## Task statement:
Transcribe the listing below word for word.
--------
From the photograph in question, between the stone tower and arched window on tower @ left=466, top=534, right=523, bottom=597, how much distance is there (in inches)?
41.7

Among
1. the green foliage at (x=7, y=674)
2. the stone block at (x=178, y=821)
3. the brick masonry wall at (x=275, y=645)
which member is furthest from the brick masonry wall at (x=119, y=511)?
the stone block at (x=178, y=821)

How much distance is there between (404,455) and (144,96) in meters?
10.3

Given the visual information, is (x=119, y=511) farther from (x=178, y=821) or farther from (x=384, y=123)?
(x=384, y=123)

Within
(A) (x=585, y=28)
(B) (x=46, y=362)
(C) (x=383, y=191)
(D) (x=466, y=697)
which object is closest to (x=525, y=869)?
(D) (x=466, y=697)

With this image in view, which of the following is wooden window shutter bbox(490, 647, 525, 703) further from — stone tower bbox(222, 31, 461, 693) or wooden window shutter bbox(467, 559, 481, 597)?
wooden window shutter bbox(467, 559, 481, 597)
--------
## Final result:
From the photograph in question, between the stone tower and arched window on tower @ left=466, top=534, right=523, bottom=597, how much distance is there (in inches)?
41.7

Among
1. the green foliage at (x=7, y=674)
2. the stone block at (x=178, y=821)
3. the brick masonry wall at (x=275, y=645)
which member is furthest from the brick masonry wall at (x=119, y=511)?
the stone block at (x=178, y=821)

How much distance is there between (404,455) and (144,96) in meters?
10.3

Given the visual information, is (x=119, y=511) farther from (x=178, y=821) or farther from (x=384, y=123)?
(x=384, y=123)

Within
(A) (x=585, y=28)
(B) (x=46, y=362)
(C) (x=383, y=191)
(D) (x=466, y=697)
which object is closest to (x=525, y=869)?
(D) (x=466, y=697)

With this image in view, which of the following is wooden window shutter bbox(490, 647, 525, 703) further from — stone tower bbox(222, 31, 461, 693) or wooden window shutter bbox(467, 559, 481, 597)?
wooden window shutter bbox(467, 559, 481, 597)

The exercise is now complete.